Great list! I’m particularly interested in Pan African Spaces: Essays on Black Transnationalism and Brooklyn On My Mind: Black Visual Artists from the WPA to the Present. It’s always interesting to learn about things from different perspectives!
Agreed! Often it is the nonfiction titles that stand out to me most!
Your list boggles my mind – love these ideas
Wow you have such an exhaustive list here! Being Indian, I’m most excited about Ruth Prawer Jhabvala’s book.
I try to include as many as I can find – if you ever know of some I have missed, don’t hesitate to let me know. Thanks for coming by!
Awesome list!
I’m Luisa, one of the editors of Afro-Asian Connections in Latin America and the Caribbean. I just wanted to thank you for including us on your list. I’m very happy to see that you consider our book a worthy read and want to share this with your readers!
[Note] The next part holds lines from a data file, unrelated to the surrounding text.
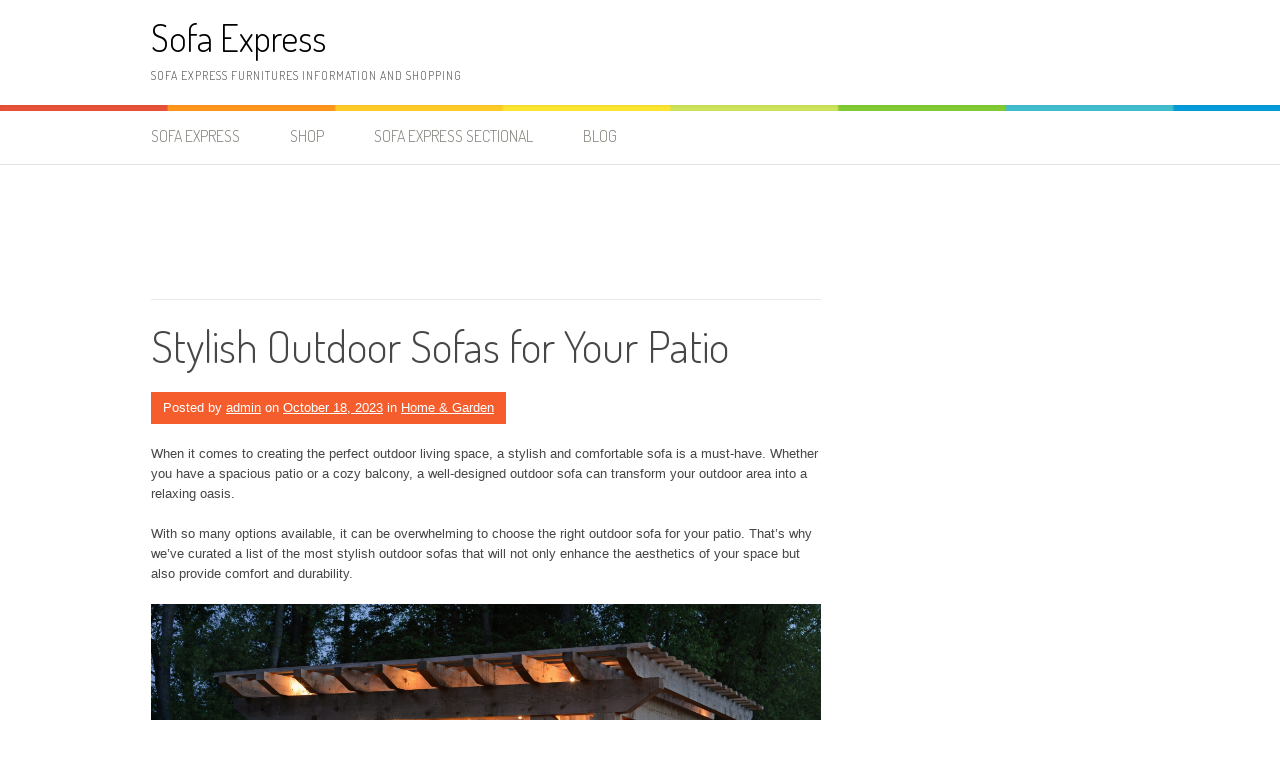

--- FILE ---
content_type: text/html; charset=utf-8
request_url: https://www.google.com/recaptcha/api2/aframe
body_size: 266
content:
<!DOCTYPE HTML><html><head><meta http-equiv="content-type" content="text/html; charset=UTF-8"></head><body><script nonce="yw_Z-ApB_Zt0qjEpFb3u-g">/** Anti-fraud and anti-abuse applications only. See google.com/recaptcha */ try{var clients={'sodar':'https://pagead2.googlesyndication.com/pagead/sodar?'};window.addEventListener("message",function(a){try{if(a.source===window.parent){var b=JSON.parse(a.data);var c=clients[b['id']];if(c){var d=document.createElement('img');d.src=c+b['params']+'&rc='+(localStorage.getItem("rc::a")?sessionStorage.getItem("rc::b"):"");window.document.body.appendChild(d);sessionStorage.setItem("rc::e",parseInt(sessionStorage.getItem("rc::e")||0)+1);localStorage.setItem("rc::h",'1770027312362');}}}catch(b){}});window.parent.postMessage("_grecaptcha_ready", "*");}catch(b){}</script></body></html>

--- FILE ---
content_type: text/plain
request_url: https://www.google-analytics.com/j/collect?v=1&_v=j102&aip=1&a=956092806&t=pageview&_s=1&dl=https%3A%2F%2Fsofaexpress.org%2Fstylish-outdoor-sofas-for-your-patio%2F&ul=en-us%40posix&dt=Stylish%20Outdoor%20Sofas%20for%20Your%20Patio%20%7C%20Sofa%20Express&sr=1280x720&vp=1280x720&_u=YEBAAEABAAAAACAAI~&jid=251969308&gjid=1199074016&cid=1242628532.1770027311&tid=UA-49026644-4&_gid=835784621.1770027311&_r=1&_slc=1&z=242149253
body_size: -450
content:
2,cG-X4ZDPS454S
Hi Luisa! Thanks so much for your feedback. It is only a pleasure to include such important work. Congratulations on the book!
Lots of though provoking books on your list.
Great idea and a great list.
Gemma @ http://www.gemmasbooknook.blogspot.com
Amazing a great idea and great list of books, I am going to review some books that I got for review from publishers and authors and a library book that I check out as well to read too. Thank you so much for sharing your awesome post.
Hope you have a great reading month!
Another great list, Karla! Each month, I read it and add loads of books to my list to read some day, but this time I actually took action and bought one, Ruth Prawer Jhabvala’s stories, which I look forward to reading. I liked the sound of some of the academic titles too, but at $80 for an ebook, some of them were a bit beyond my budget right now.